Commit Graph

47 Commits

Author SHA1 Message Date
Robert Watson
f2d2d69438 Rework netisr policy mechanism so that per-protocol dispatch policies can
be represented:

- A single policy namespace is defined, consisting of four possible
  policies: "default" to use the global default, "deferred" to force
  deferred dispatch, "direct" to employ direct dispatch where possible, and
  "hybrid" which makes a dynamic decision based on CPU affinity, ordering,
  etc.  Routines are implemented to convert between strings and an integer
  namespace.

- A new global variable, netisr_dispatch_policy, subsumes existing global
  variables for direct dispatch, forced direct dispatch, etc, and is used
  for explicit policy interpretation and composition.  Old variables remain
  so that they can be exported by legacy sysctls for use by old netstat(1)
  binaries.  A new sysctl and tunable, netisr.dispatch.policy, accepts the
  above strings for specifying a global policy default.

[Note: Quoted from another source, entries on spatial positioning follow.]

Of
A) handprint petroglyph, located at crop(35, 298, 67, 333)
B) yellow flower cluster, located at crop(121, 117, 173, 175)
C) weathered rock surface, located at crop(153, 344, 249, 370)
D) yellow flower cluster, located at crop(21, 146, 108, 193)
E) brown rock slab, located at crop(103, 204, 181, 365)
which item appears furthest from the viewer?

- The protocol registration structure, netisr_handler, grows an nh_dispatch
  field, which accepts a per-policy policy override.  The default value is
  '0', which corresponds to "default", meaning that protocols will accept
  the global default policy unless otherwise specified.

- Policies are now interpreted and composed explicitly at various points in
  packet dispatch; protocol policies override global policies.

- Protocols grow the ability to express a non-opinion about affinity even
  when implenting m2cpuid by returning NETISR_CPUID_NONE.  In that case, the
  framework falls back on source ordering, rather than simply using the
  current CPU.

These changes are in support of allowing link layer re-dispatch based on
RSS or similar hashes provided by NICs, especially in the case where the
number of hardware receive queues matches hardware core count, rather than
hardware thread count, requiring further software redistributeon.  (i.e.,
on RMI XLR).

MFC after:      3 weeks
Reviewed by:    bz
Sponsored by:   Juniper Networks, Inc.
2011-05-24 12:34:19 +00:00
Robert Watson
60efbc9991 Whitespace tweak.
MFC after:	3 days
2010-03-01 00:43:05 +00:00
Robert Watson
c4fbf89fc5 Fix constant assignment for netisr protocol information sysctl.
MFC after:	1 week
Spotted by:	bz
2010-02-22 16:16:16 +00:00
Robert Watson
2d22f334ea Export netisr configuration and statistics to userspace via sysctl(9).
MFC after:	1 week
Sponsored by:	Juniper Networks
2010-02-22 15:03:16 +00:00
Bjoern A. Zeeb
d0ea47437a Update epair(4) to the new netisr implementation and polish
things a bit:
- use dpcpu data to track the ifps with packets queued up,
- per-cpu locking and driver flags
- along with .nh_drainedcpu and NETISR_POLICY_CPU.
- Put the mbufs in flight reference count, preventing interfaces
  from going away, under INVARIANTS as this is a general problem
  of the stack and should be solved in if.c/netisr but still good
  to verify the internal queuing logic.
- Permit changing the MTU to virtually everythinkg like we do for loopback.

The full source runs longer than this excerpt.